» **Exercise instructions**: Everything in the listing should be copied exactly, save for the pictures.

....................

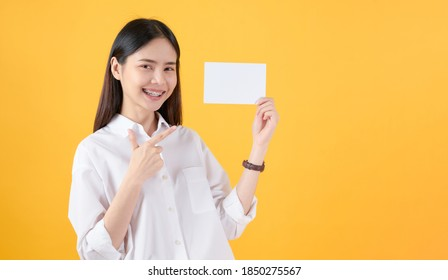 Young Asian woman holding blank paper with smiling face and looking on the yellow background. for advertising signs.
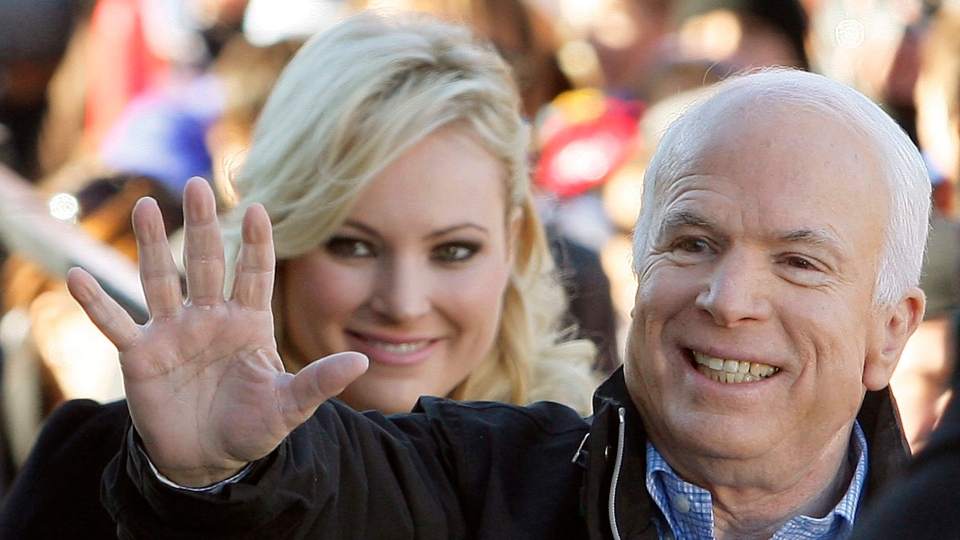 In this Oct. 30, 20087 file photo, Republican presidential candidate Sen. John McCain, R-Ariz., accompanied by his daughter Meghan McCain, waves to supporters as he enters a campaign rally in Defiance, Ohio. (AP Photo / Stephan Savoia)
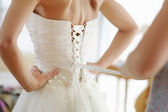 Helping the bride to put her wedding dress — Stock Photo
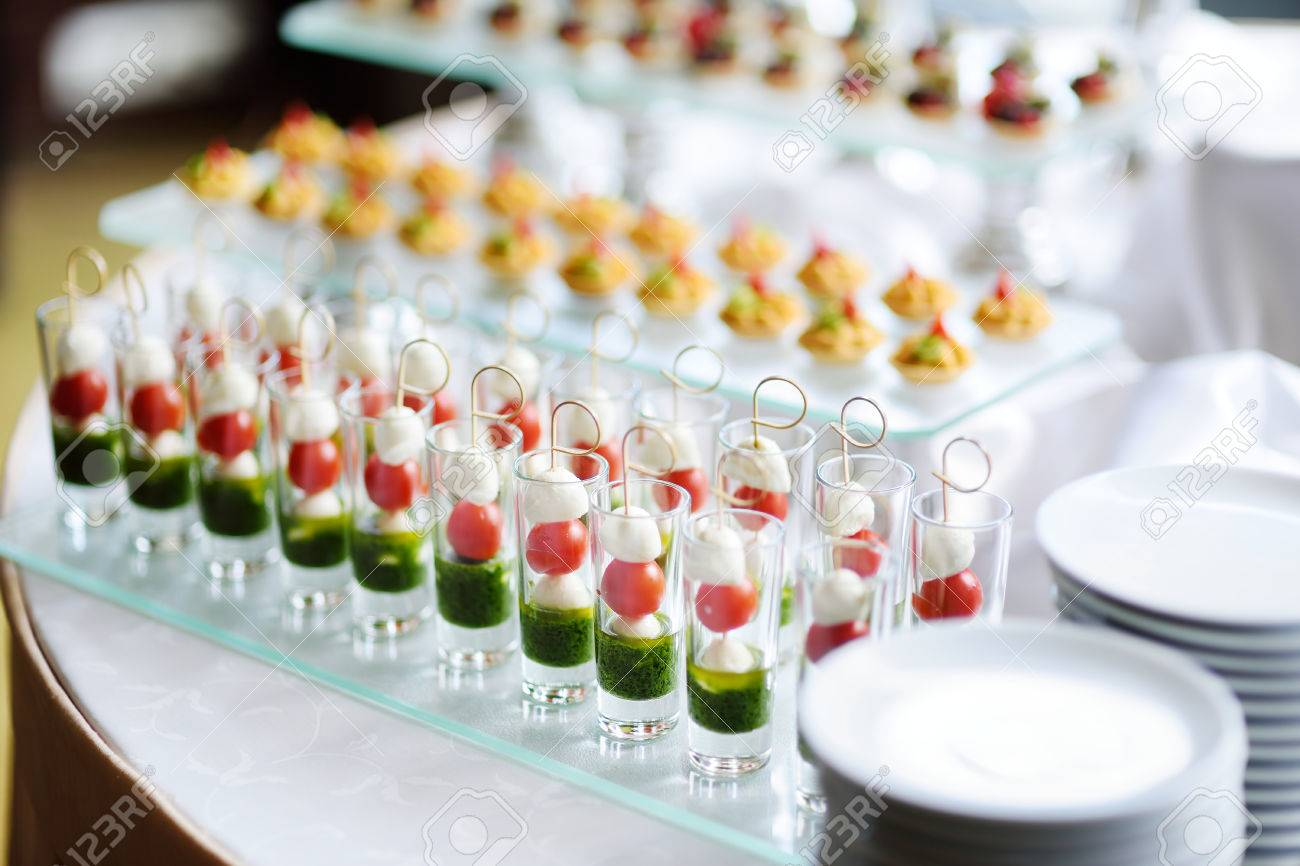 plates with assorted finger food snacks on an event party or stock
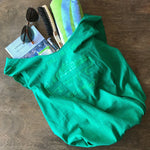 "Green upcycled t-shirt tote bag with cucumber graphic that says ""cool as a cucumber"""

....................

» **Response to this task**:
 Young Asian woman holding blank paper with smiling face and looking on the yellow background. for advertising signs.
 In this Oct. 30, 20087 file photo, Republican presidential candidate Sen. John McCain, R-Ariz., accompanied by his daughter Meghan McCain, waves to supporters as he enters a campaign rally in Defiance, Ohio. (AP Photo / Stephan Savoia)
 Helping the bride to put her wedding dress — Stock Photo
 plates with assorted finger food snacks on an event party or stock
 "Green upcycled t-shirt tote bag with cucumber graphic that says ""cool as a cucumber"""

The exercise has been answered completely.